Herold sendiri, yang juga terdiagnosis Covid-19, mendapatkan perspektif baru dalam memandang profesinya.
“Saya termotivasi untuk meningkatkan kesehatan fisik dan mental. Saya juga jadi lebih giat mendampingi nasabah, terlebih karena bisa bekerja dengan aman dan efisien dari rumah,” katanya. “Pandemi membuat makin memperhatikan nasabah karena di saat seperti inilah mereka membutuhkan kita.”
Setio pun melihat perubahan sikap nasabah terhadap asuransi.
“Pandemi ini telah membuka mata lebih banyak orang tentang arti penting industri ini ke depannya,” katanya. Namun, ia juga mengamati keraguan nasabah terkait pembayaran klaim. Menanggapi ini, ia membagikan pengalaman pribadinya: Dalam setahun, istrinya menjalani lima kali operasi. Polis pasangan ini membayar semua tagihan rumah sakit, sekaligus manfaat pengganti penghasilan.
“Saya merasakan sendiri manfaat produk yang saya jual,” kata Setio, sambil menekankan inilah salah satu alasan komitmennya di profesi jasa keuangan. “Pengalaman ini meneguhkan hati saya untuk terus berbagi keajaiban asuransi ke semua orang.”
Seiring menurunnya pandemi, Herold bisa melihat dampak jangka panjangnya di Indonesia. Baginya, asuransi kesehatan dan penyakit kritis telah menjadi tawaran yang kian penting di dunia asuransi. Selain itu, perusahaan asuransi sudah mulai memberlakukan konsep “bayar penuh sesuai tagihan” untuk produk-produknya. Dengan begitu, nasabah merasa lebih aman.
Dan Setio melihat nasabah lebih condong ke produk asuransi tradisional, bukan polis dengan komponen investasi; kemungkinan karena volatilitas pasar. Karenanya, ia lebih fokus pada produk tradisional daripada pilihan yang lebih berisiko.

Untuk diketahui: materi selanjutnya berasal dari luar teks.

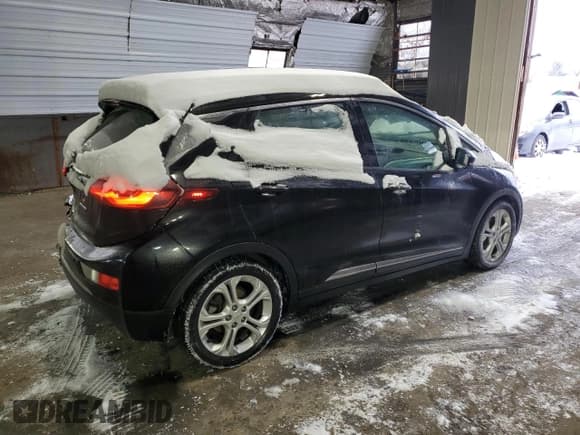✅ 2021 Chevrolet Bolt EV LT • VIN: 1G1FY6S07M4111591 • Lot: 86527404. Wystawiony na Copart z przebiegiem 87 036 mil. Bezpłatny archiwum sprzedaży aukcyjnych z USA i szczegółowy raport historii pojazdu na DreamBid. Zdjęcie 3.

“Meski polis unit link bisa memberikan masa proteksi lebih panjang, produk tradisional menawarkan rasa tenang,” katanya. “Nasabah tak perlu ragu soal nilainya.”
Di level yang lebih pribadi, Herold berkata Covid-19 telah mengajarkannya satu wawasan penting, yang terinspirasi dari tulisan untuk kata “krisis” dalam bahasa Tionghoa (危机). Karakter pertama bermakna “bahaya”, sementara yang kedua berarti “kesempatan”.
“Saya memilih untuk mengatasi yang pertama, dan fokus ke yang kedua,” kata Herold. “Covid-19 membuka peluang untuk mengadakan pertemuan daring. Digitalisasi ini menyediakan kesempatan yang lebih luas dan besar: Di mana pun dan kapan pun, calon nasabah dan prospek di seluruh negeri bisa kita hubungi.”
Ia juga berkomitmen untuk fokus pada peluang dalam interaksinya dengan nasabah, khususnya saat berupaya menemukan kesenjangan proteksi pada polis mereka saat ini.
“Biasanya, saya bilang bahwa saya tak cuma menjual polis asuransi jiwa; saya bantu mereka membeli yang paling cocok untuk menutup gap yang ada,” katanya. “Bisnis ini perbuatan mulia. Tak hanya membantu menggapai mimpi, tapi juga melindungi penghasilan dan kekayaan orang bila risiko kehidupan terjadi.”